This article describes how to analyze high CPU usage on a FortiGate.
Table of Contents
Scope
FortiGate, FortiOS.
Solution
It is important to understand how CPU usage is measured:
CPU usage is a time-based measurement: it is the amount of time during which the CPU has not been IDLE over time and has been executing instructions.
The CPU can be mainly used by 3 distinct spaces:
- user space -> Time spent on running application daemons.
- system -> Time spent on executing Kernel instructions.
- interrupts (irq/softirqs) -> Time spent on handling interrupts.
Starting an investigation for high CPU with ‘diagnose system top’ is not a good idea as the top command only shows the CPU usage of user space daemons, so it does not provide the whole picture of the actual CPU usage.
Better options to start investigating are ‘get sys performance status’ and ‘diagnose sys mpstat <refresh seconds>’.
Both commands show the actual percentage usage for each space for each CPU.
get sys performance status CPU states: 0% user 0% system 0% nice 99% idle 0% iowait 1% irq 0% softirq CPU0 states: 0% user 0% system 0% nice 99% idle 0% iowait 1% irq 0% softirq Memory: 2055760k total, 1093300k used (53.2%), 567356k free (27.6%), 395104k freeable (19.2%) Average network usage: 243 / 23 kbps in 1 minute, 241 / 62 kbps in 10 minutes, 223 / 4 kbps in 30 minutes Average sessions: 54 sessions in 1 minute, 48 sessions in 10 minutes, 44 sessions in 30 minutes Average session setup rate: 0 sessions per second in last 1 minute, 0 sessions per second in last 10 minutes, 0 sessions per second in last 30 minutes Virus caught: 0 total in 1 minute IPS attacks blocked: 0 total in 1 minute Uptime: 1 days, 0 hours, 55 minutes diagnose sys mpstat 2 Gathering data, wait 2 sec, press any key to quit. ..0..1 TIME CPU %usr %nice %sys %iowait %irq %soft %steal %idle 11:42:42 AM all 0.00 0.00 0.00 0.00 0.50 0.00 0.00 99.50 0 0.00 0.00 0.00 0.00 0.50 0.00 0.00 99.50
Once the main type of usage has been identified, the focus can be moved to the specific use space.
User space
At this point, ‘diagnose system top’ can be used to identify the application which is consuming all the CPU time and debug it with the specific application debug commands.

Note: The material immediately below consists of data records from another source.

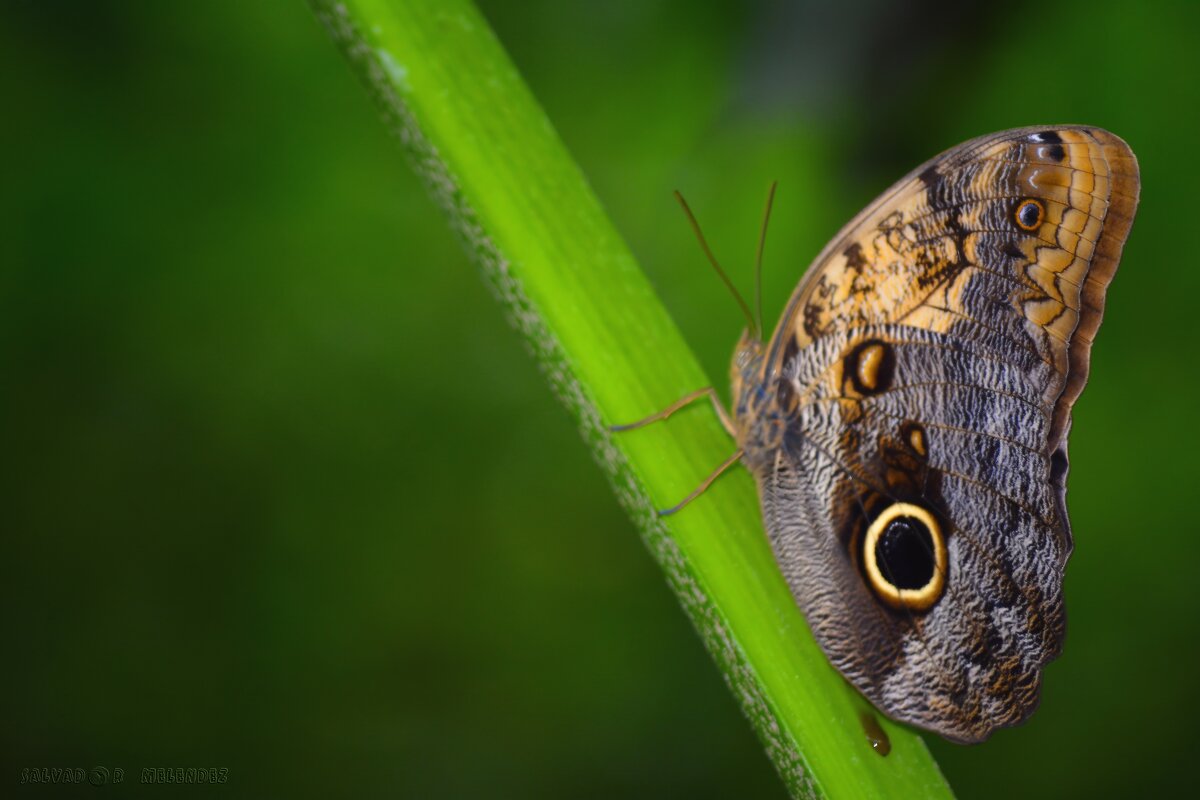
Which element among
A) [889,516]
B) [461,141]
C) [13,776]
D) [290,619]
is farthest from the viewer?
[290,619]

Additional information about a process (like the last CPU it ran, status, syscalls, memory usage, etc) can be gathered in the following underlying directories:
fnsysctl cat /proc/<pid>/status fnsysctl cat /proc/<pid>/stat fnsysctl cat /proc/<pid>/statm fnsysctl cat /proc/<pid>/syscall
System
If high CPU usage is seen in a system space, a CPU profiling can show what the most frequently called functions in the source code are, whether they are Linux kernel functions or Fortinet-specific system functions. This will give an idea of what is going on at the system level during a specific amount of time. After identifying which CPU is experiencing high system usage, run the following commands:
diag sys profile cpumask <ID of the CPU to analyze> diag sys profile start
Wait approximately 10 to 30 seconds.
diag sys profile stop diag sys profile show order
Show order will print something like this:
0xffffffff8025fb50: 454 vprintk_emit+0x190/0x4f0 0xffffffff80208b68: 345 poll_idle+0x18/0x30 0xffffffffa0009f73: 6 del_ip_session_expect_list+0x1283/0x1390 0xffffffff802bf1c8: 1 copy_pte_range+0x228/0x440 0xffffffff802e7558: 1 select_estimate_accuracy+0xe8/0x130 0xffffffff804f68e8: 1 __copy_skb_header+0x438/0x4e0 0xffffffff80602608: 1 __schedule+0x2b8/0x910 0xffffffffa0164feb: 1 np6_clean_rx+0xcb/0xe30 0xffffffffa080dc4b: 1 wcmod_uc_status_dump+0x311/0x156b
Note that poll_idle is the kernel function executed when no other function is being executed to measure the actual CPU usage, as stated at the beginning.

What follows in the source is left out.